Roman naval battle in New York City

Brooklyn artist Duke Riley has a thing for recreating historical watercraft. Two years ago he sailed a wooden submarine he made from Revolutionary War designs towards the Queen Mary 2. Naturally they arrested him.

This year, he staged a whole Gladiatorial-style naval battle in the reflecting pool at Flushing Meadows Corona Park, site of two World’s Fairs, one in 1939, the other in 1964.

A giant “Unisphere” was built in the middle of the central fountain in 1964, along with other structures, statues and reflecting pools. (It’s near the New York Mets’ old Shea Stadium and new Citi Park.)

One of the 1964 pools became the site of this naumachia. Plumbers from the city parks department filled the pool for the first time since the 1964 World’s Fair. It provided a perfect venue for the mock Colosseum on water.

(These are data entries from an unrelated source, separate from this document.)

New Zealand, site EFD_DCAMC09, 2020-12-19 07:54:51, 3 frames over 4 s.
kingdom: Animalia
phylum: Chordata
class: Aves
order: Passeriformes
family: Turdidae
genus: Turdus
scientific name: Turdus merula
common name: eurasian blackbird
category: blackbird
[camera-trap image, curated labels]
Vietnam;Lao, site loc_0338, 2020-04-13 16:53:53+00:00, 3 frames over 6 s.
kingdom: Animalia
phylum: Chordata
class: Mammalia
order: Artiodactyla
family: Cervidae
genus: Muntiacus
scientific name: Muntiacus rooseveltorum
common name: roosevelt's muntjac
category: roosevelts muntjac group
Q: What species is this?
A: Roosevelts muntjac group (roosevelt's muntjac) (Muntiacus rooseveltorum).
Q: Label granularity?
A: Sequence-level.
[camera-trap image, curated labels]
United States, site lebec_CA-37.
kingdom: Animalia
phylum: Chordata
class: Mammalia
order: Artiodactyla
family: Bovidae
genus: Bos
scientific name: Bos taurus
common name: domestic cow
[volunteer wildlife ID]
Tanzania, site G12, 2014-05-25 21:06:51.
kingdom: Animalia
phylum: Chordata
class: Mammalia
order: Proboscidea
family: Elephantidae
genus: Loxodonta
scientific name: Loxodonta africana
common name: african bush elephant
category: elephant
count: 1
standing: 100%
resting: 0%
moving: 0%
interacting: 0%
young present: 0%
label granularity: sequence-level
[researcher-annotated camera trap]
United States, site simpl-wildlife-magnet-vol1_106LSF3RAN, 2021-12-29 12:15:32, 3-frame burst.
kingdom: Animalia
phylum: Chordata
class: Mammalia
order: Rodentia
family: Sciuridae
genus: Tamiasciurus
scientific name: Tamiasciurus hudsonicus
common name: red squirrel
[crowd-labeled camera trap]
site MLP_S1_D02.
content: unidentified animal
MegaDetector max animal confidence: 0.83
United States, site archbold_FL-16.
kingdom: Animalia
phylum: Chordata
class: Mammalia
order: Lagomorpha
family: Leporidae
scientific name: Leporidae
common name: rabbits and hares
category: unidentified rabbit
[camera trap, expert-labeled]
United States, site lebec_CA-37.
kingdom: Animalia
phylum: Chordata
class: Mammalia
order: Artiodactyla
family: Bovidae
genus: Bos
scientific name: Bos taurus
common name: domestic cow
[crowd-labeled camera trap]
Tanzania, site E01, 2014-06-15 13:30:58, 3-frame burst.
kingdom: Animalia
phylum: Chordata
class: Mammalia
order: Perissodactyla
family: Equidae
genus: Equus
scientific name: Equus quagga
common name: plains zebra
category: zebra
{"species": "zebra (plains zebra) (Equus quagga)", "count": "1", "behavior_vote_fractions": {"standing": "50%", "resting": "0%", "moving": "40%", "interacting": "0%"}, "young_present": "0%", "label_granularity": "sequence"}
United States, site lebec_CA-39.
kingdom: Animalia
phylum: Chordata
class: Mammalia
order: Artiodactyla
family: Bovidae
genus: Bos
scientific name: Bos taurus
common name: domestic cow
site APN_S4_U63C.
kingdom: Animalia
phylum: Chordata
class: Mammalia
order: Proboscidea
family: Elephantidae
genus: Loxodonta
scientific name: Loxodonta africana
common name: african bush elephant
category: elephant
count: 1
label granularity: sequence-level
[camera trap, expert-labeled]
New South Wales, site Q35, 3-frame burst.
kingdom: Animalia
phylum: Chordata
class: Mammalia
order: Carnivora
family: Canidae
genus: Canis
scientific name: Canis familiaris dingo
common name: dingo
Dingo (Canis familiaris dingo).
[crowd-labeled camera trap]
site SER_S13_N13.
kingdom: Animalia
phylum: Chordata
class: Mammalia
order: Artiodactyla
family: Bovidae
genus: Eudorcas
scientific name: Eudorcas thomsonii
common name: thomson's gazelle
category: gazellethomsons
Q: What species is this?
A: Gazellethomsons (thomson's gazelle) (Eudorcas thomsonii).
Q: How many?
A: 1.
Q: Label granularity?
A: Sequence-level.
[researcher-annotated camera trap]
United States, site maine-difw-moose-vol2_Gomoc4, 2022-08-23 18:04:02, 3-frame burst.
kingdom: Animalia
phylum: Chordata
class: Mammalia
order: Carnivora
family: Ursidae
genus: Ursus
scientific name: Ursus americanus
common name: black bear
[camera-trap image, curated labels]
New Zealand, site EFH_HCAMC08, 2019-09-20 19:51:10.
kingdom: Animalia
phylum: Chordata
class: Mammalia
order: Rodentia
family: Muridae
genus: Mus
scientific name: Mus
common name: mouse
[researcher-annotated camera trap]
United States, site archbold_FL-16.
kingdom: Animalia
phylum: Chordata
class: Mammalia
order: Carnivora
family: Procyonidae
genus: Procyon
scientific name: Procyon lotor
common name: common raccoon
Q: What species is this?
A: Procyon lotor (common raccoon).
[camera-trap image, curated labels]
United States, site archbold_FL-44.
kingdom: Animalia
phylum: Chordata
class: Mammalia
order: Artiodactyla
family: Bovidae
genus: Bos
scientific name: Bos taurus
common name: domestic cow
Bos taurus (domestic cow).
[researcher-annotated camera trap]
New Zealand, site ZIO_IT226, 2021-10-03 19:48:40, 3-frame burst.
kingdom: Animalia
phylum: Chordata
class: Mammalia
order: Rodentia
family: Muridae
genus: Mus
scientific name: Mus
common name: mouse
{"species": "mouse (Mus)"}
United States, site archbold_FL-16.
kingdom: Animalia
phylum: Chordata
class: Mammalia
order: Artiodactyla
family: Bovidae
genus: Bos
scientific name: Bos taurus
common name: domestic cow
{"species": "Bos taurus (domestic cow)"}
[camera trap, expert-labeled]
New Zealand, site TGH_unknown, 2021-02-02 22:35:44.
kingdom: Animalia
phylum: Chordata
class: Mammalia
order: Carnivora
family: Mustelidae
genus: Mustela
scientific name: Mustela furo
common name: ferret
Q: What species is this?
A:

Of course, even filled the reflecting pool is just a foot and a half deep, so the reed ships and catamarans had to be designed to carry people and float on a puddle.

So he invited a bunch of friends to make 5 ships representing the five boroughs of New York City, plus representatives from museums in each of the boroughs to serve as crew on their ship.

Instead of the gladius and trident, toga-clad crew and spectators used tomatoes as weapons. The spectators were inspired to join the fray more directly, and the ships were basically torn apart.

Then for the grand finale Riley produced a surprise 6th ship modeled after the Queen Mary 2, his old nemesis, and set it joyously alight with fireworks until they flipped it over in the water to douse the flames.

Now that is what I call a great time.